Rheological characterization of mixed biopolymer gel systems

Rheological properties of two mixed biopolymer gel systems, xanthan-carob (X/C) and surimi-starch (S/St), were studied to investigate polysaccharide/polysaccharide (P/P) and protein/polysaccharide (Pr/P) interactions, respectively. These systems can also be categorized as thermo-reversible and thermoirreversible gelling systems, depending upon their thermorheological behavior before, during, and after gelation.; Small amplitude oscillatory shear (SAOS) tests, such as frequency sweep and temperature sweep, were used to characterize the rheological properties before, during, and after gelation. Because the biopolymer gels are thermally unstable, the effect of temperature on rheological behavior at each stage was also studied in the 10 to 80°C range.; A non-isothermal kinetic model was used to determine the activation energy (Ea) for gelation.
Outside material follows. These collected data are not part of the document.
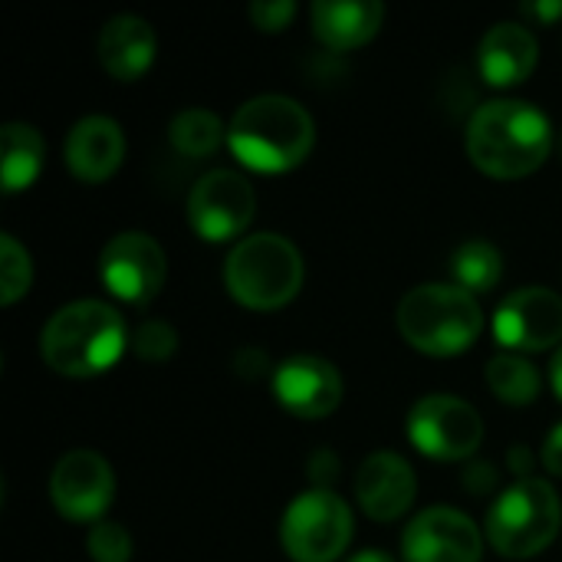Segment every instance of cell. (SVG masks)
I'll return each instance as SVG.
<instances>
[{
  "instance_id": "cell-1",
  "label": "cell",
  "mask_w": 562,
  "mask_h": 562,
  "mask_svg": "<svg viewBox=\"0 0 562 562\" xmlns=\"http://www.w3.org/2000/svg\"><path fill=\"white\" fill-rule=\"evenodd\" d=\"M553 148L550 119L520 99H491L468 122V155L491 178H527Z\"/></svg>"
},
{
  "instance_id": "cell-2",
  "label": "cell",
  "mask_w": 562,
  "mask_h": 562,
  "mask_svg": "<svg viewBox=\"0 0 562 562\" xmlns=\"http://www.w3.org/2000/svg\"><path fill=\"white\" fill-rule=\"evenodd\" d=\"M227 145L240 165L280 175L310 158L316 145V122L290 95H254L234 112Z\"/></svg>"
},
{
  "instance_id": "cell-27",
  "label": "cell",
  "mask_w": 562,
  "mask_h": 562,
  "mask_svg": "<svg viewBox=\"0 0 562 562\" xmlns=\"http://www.w3.org/2000/svg\"><path fill=\"white\" fill-rule=\"evenodd\" d=\"M296 13V3L293 0H257L250 3V20L257 30H267V33H280Z\"/></svg>"
},
{
  "instance_id": "cell-32",
  "label": "cell",
  "mask_w": 562,
  "mask_h": 562,
  "mask_svg": "<svg viewBox=\"0 0 562 562\" xmlns=\"http://www.w3.org/2000/svg\"><path fill=\"white\" fill-rule=\"evenodd\" d=\"M346 562H395L385 550H362V553H356L352 560Z\"/></svg>"
},
{
  "instance_id": "cell-20",
  "label": "cell",
  "mask_w": 562,
  "mask_h": 562,
  "mask_svg": "<svg viewBox=\"0 0 562 562\" xmlns=\"http://www.w3.org/2000/svg\"><path fill=\"white\" fill-rule=\"evenodd\" d=\"M0 142H3V165H0L3 191L16 194L30 188L43 168V135L26 122H7Z\"/></svg>"
},
{
  "instance_id": "cell-10",
  "label": "cell",
  "mask_w": 562,
  "mask_h": 562,
  "mask_svg": "<svg viewBox=\"0 0 562 562\" xmlns=\"http://www.w3.org/2000/svg\"><path fill=\"white\" fill-rule=\"evenodd\" d=\"M257 194L250 181L237 171H207L188 198V221L201 240L224 244L244 234L254 221Z\"/></svg>"
},
{
  "instance_id": "cell-21",
  "label": "cell",
  "mask_w": 562,
  "mask_h": 562,
  "mask_svg": "<svg viewBox=\"0 0 562 562\" xmlns=\"http://www.w3.org/2000/svg\"><path fill=\"white\" fill-rule=\"evenodd\" d=\"M487 385L507 405H530V402H537L543 379L530 359H524L517 352H504L487 362Z\"/></svg>"
},
{
  "instance_id": "cell-5",
  "label": "cell",
  "mask_w": 562,
  "mask_h": 562,
  "mask_svg": "<svg viewBox=\"0 0 562 562\" xmlns=\"http://www.w3.org/2000/svg\"><path fill=\"white\" fill-rule=\"evenodd\" d=\"M224 283L247 310H280L303 286V257L296 244L273 231L250 234L227 254Z\"/></svg>"
},
{
  "instance_id": "cell-9",
  "label": "cell",
  "mask_w": 562,
  "mask_h": 562,
  "mask_svg": "<svg viewBox=\"0 0 562 562\" xmlns=\"http://www.w3.org/2000/svg\"><path fill=\"white\" fill-rule=\"evenodd\" d=\"M165 250L155 237L142 231H122L115 234L99 257V277L105 290L132 306L151 303L165 286Z\"/></svg>"
},
{
  "instance_id": "cell-22",
  "label": "cell",
  "mask_w": 562,
  "mask_h": 562,
  "mask_svg": "<svg viewBox=\"0 0 562 562\" xmlns=\"http://www.w3.org/2000/svg\"><path fill=\"white\" fill-rule=\"evenodd\" d=\"M451 273H454V280H458L461 290H468V293H487L504 277V257H501V250L494 244L474 237V240H464L451 254Z\"/></svg>"
},
{
  "instance_id": "cell-7",
  "label": "cell",
  "mask_w": 562,
  "mask_h": 562,
  "mask_svg": "<svg viewBox=\"0 0 562 562\" xmlns=\"http://www.w3.org/2000/svg\"><path fill=\"white\" fill-rule=\"evenodd\" d=\"M352 510L326 487L300 494L280 524V543L293 562H336L352 543Z\"/></svg>"
},
{
  "instance_id": "cell-30",
  "label": "cell",
  "mask_w": 562,
  "mask_h": 562,
  "mask_svg": "<svg viewBox=\"0 0 562 562\" xmlns=\"http://www.w3.org/2000/svg\"><path fill=\"white\" fill-rule=\"evenodd\" d=\"M530 464H533V461H530L527 448H520V445H517V448L510 451V468H514V474H520V481H524V477H530Z\"/></svg>"
},
{
  "instance_id": "cell-6",
  "label": "cell",
  "mask_w": 562,
  "mask_h": 562,
  "mask_svg": "<svg viewBox=\"0 0 562 562\" xmlns=\"http://www.w3.org/2000/svg\"><path fill=\"white\" fill-rule=\"evenodd\" d=\"M560 524L562 507L553 484L524 477L494 501L487 514V540L507 560H530L557 540Z\"/></svg>"
},
{
  "instance_id": "cell-3",
  "label": "cell",
  "mask_w": 562,
  "mask_h": 562,
  "mask_svg": "<svg viewBox=\"0 0 562 562\" xmlns=\"http://www.w3.org/2000/svg\"><path fill=\"white\" fill-rule=\"evenodd\" d=\"M43 362L69 379L109 372L125 352V319L99 300H76L49 316L40 336Z\"/></svg>"
},
{
  "instance_id": "cell-33",
  "label": "cell",
  "mask_w": 562,
  "mask_h": 562,
  "mask_svg": "<svg viewBox=\"0 0 562 562\" xmlns=\"http://www.w3.org/2000/svg\"><path fill=\"white\" fill-rule=\"evenodd\" d=\"M560 158H562V132H560Z\"/></svg>"
},
{
  "instance_id": "cell-8",
  "label": "cell",
  "mask_w": 562,
  "mask_h": 562,
  "mask_svg": "<svg viewBox=\"0 0 562 562\" xmlns=\"http://www.w3.org/2000/svg\"><path fill=\"white\" fill-rule=\"evenodd\" d=\"M408 438L435 461H464L477 454L484 441V422L464 398L425 395L408 415Z\"/></svg>"
},
{
  "instance_id": "cell-4",
  "label": "cell",
  "mask_w": 562,
  "mask_h": 562,
  "mask_svg": "<svg viewBox=\"0 0 562 562\" xmlns=\"http://www.w3.org/2000/svg\"><path fill=\"white\" fill-rule=\"evenodd\" d=\"M405 342L425 356H458L484 329V313L474 293L458 283H425L402 296L395 313Z\"/></svg>"
},
{
  "instance_id": "cell-23",
  "label": "cell",
  "mask_w": 562,
  "mask_h": 562,
  "mask_svg": "<svg viewBox=\"0 0 562 562\" xmlns=\"http://www.w3.org/2000/svg\"><path fill=\"white\" fill-rule=\"evenodd\" d=\"M168 138L175 145L178 155H188V158H207L211 151H217V145L227 138V128L224 122L207 112V109H184L171 119V128H168Z\"/></svg>"
},
{
  "instance_id": "cell-15",
  "label": "cell",
  "mask_w": 562,
  "mask_h": 562,
  "mask_svg": "<svg viewBox=\"0 0 562 562\" xmlns=\"http://www.w3.org/2000/svg\"><path fill=\"white\" fill-rule=\"evenodd\" d=\"M418 494V481L412 464L395 454V451H375L362 461L359 474H356V497L359 507L379 520V524H392L398 520Z\"/></svg>"
},
{
  "instance_id": "cell-28",
  "label": "cell",
  "mask_w": 562,
  "mask_h": 562,
  "mask_svg": "<svg viewBox=\"0 0 562 562\" xmlns=\"http://www.w3.org/2000/svg\"><path fill=\"white\" fill-rule=\"evenodd\" d=\"M543 468L550 474L562 477V422L547 435V441H543Z\"/></svg>"
},
{
  "instance_id": "cell-31",
  "label": "cell",
  "mask_w": 562,
  "mask_h": 562,
  "mask_svg": "<svg viewBox=\"0 0 562 562\" xmlns=\"http://www.w3.org/2000/svg\"><path fill=\"white\" fill-rule=\"evenodd\" d=\"M550 379H553V392L560 395V402H562V346L557 349V356H553V369H550Z\"/></svg>"
},
{
  "instance_id": "cell-18",
  "label": "cell",
  "mask_w": 562,
  "mask_h": 562,
  "mask_svg": "<svg viewBox=\"0 0 562 562\" xmlns=\"http://www.w3.org/2000/svg\"><path fill=\"white\" fill-rule=\"evenodd\" d=\"M537 36L524 23H497L484 33L481 49H477V66L481 76L491 86H520L533 69H537Z\"/></svg>"
},
{
  "instance_id": "cell-26",
  "label": "cell",
  "mask_w": 562,
  "mask_h": 562,
  "mask_svg": "<svg viewBox=\"0 0 562 562\" xmlns=\"http://www.w3.org/2000/svg\"><path fill=\"white\" fill-rule=\"evenodd\" d=\"M132 352L145 362H165L178 349V333L165 319H145L132 333Z\"/></svg>"
},
{
  "instance_id": "cell-25",
  "label": "cell",
  "mask_w": 562,
  "mask_h": 562,
  "mask_svg": "<svg viewBox=\"0 0 562 562\" xmlns=\"http://www.w3.org/2000/svg\"><path fill=\"white\" fill-rule=\"evenodd\" d=\"M86 550L95 562H128L132 560V537L122 524H112V520H99L92 524L89 537H86Z\"/></svg>"
},
{
  "instance_id": "cell-29",
  "label": "cell",
  "mask_w": 562,
  "mask_h": 562,
  "mask_svg": "<svg viewBox=\"0 0 562 562\" xmlns=\"http://www.w3.org/2000/svg\"><path fill=\"white\" fill-rule=\"evenodd\" d=\"M524 13L537 23H553L562 16V0H540V3H524Z\"/></svg>"
},
{
  "instance_id": "cell-14",
  "label": "cell",
  "mask_w": 562,
  "mask_h": 562,
  "mask_svg": "<svg viewBox=\"0 0 562 562\" xmlns=\"http://www.w3.org/2000/svg\"><path fill=\"white\" fill-rule=\"evenodd\" d=\"M342 375L319 356H293L273 372L277 402L296 418H326L342 402Z\"/></svg>"
},
{
  "instance_id": "cell-13",
  "label": "cell",
  "mask_w": 562,
  "mask_h": 562,
  "mask_svg": "<svg viewBox=\"0 0 562 562\" xmlns=\"http://www.w3.org/2000/svg\"><path fill=\"white\" fill-rule=\"evenodd\" d=\"M481 530L454 507H431L418 514L402 537L405 562H481Z\"/></svg>"
},
{
  "instance_id": "cell-11",
  "label": "cell",
  "mask_w": 562,
  "mask_h": 562,
  "mask_svg": "<svg viewBox=\"0 0 562 562\" xmlns=\"http://www.w3.org/2000/svg\"><path fill=\"white\" fill-rule=\"evenodd\" d=\"M115 497L112 464L86 448L63 454L49 474V501L72 524H99Z\"/></svg>"
},
{
  "instance_id": "cell-17",
  "label": "cell",
  "mask_w": 562,
  "mask_h": 562,
  "mask_svg": "<svg viewBox=\"0 0 562 562\" xmlns=\"http://www.w3.org/2000/svg\"><path fill=\"white\" fill-rule=\"evenodd\" d=\"M158 36L148 20L135 13H119L99 30V63L119 82L145 76L155 63Z\"/></svg>"
},
{
  "instance_id": "cell-24",
  "label": "cell",
  "mask_w": 562,
  "mask_h": 562,
  "mask_svg": "<svg viewBox=\"0 0 562 562\" xmlns=\"http://www.w3.org/2000/svg\"><path fill=\"white\" fill-rule=\"evenodd\" d=\"M33 283V260L13 234H0V300L13 306Z\"/></svg>"
},
{
  "instance_id": "cell-19",
  "label": "cell",
  "mask_w": 562,
  "mask_h": 562,
  "mask_svg": "<svg viewBox=\"0 0 562 562\" xmlns=\"http://www.w3.org/2000/svg\"><path fill=\"white\" fill-rule=\"evenodd\" d=\"M385 7L379 0H316L313 3V33L323 46L336 53L359 49L382 26Z\"/></svg>"
},
{
  "instance_id": "cell-16",
  "label": "cell",
  "mask_w": 562,
  "mask_h": 562,
  "mask_svg": "<svg viewBox=\"0 0 562 562\" xmlns=\"http://www.w3.org/2000/svg\"><path fill=\"white\" fill-rule=\"evenodd\" d=\"M122 158H125V135L115 119L86 115L69 128L66 165L79 181L99 184V181L112 178L119 171Z\"/></svg>"
},
{
  "instance_id": "cell-12",
  "label": "cell",
  "mask_w": 562,
  "mask_h": 562,
  "mask_svg": "<svg viewBox=\"0 0 562 562\" xmlns=\"http://www.w3.org/2000/svg\"><path fill=\"white\" fill-rule=\"evenodd\" d=\"M494 336L510 352H543L562 342V296L547 286L514 290L494 313Z\"/></svg>"
}]
</instances>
The Ea was used to characterize the contribution of individual components of the mixture to the overall rheological behavior of the system during gelation. The Ea of both mixed gels showed a dependence on the mixing ratio of components. The Ea of X/C and S/St decreased with increase of xanthan and fish muscle protein concentration, respectively. The thermoreversible X/C gels showed thermal hysteresis. The melting behavior was strongly dependent on the concentration. The monomeric friction coefficient of the X/C mixture determined from frequency sweep tests was nearly independent of concentration. The concentration dependence of equilibrium modulus of the X/C mixed gel followed the power-law relation, however the power exponents varied with concentration. The exponent value obtained for the gel system with low total biopolymer concentration (n = 3.38) was higher than that obtained for the system with high total biopolymer concentration (n = 2.12). Steady shear viscosity of S/St mixture before gelation was estimated based on the Cox-Merz relation. The problems of steady shear viscosity measurements of surimi paste were partially overcome by measuring the dynamic viscosity by SAOS tests and applying the Cox-Merz rule. However, this procedure was not applicable for the surimi-starch mixture.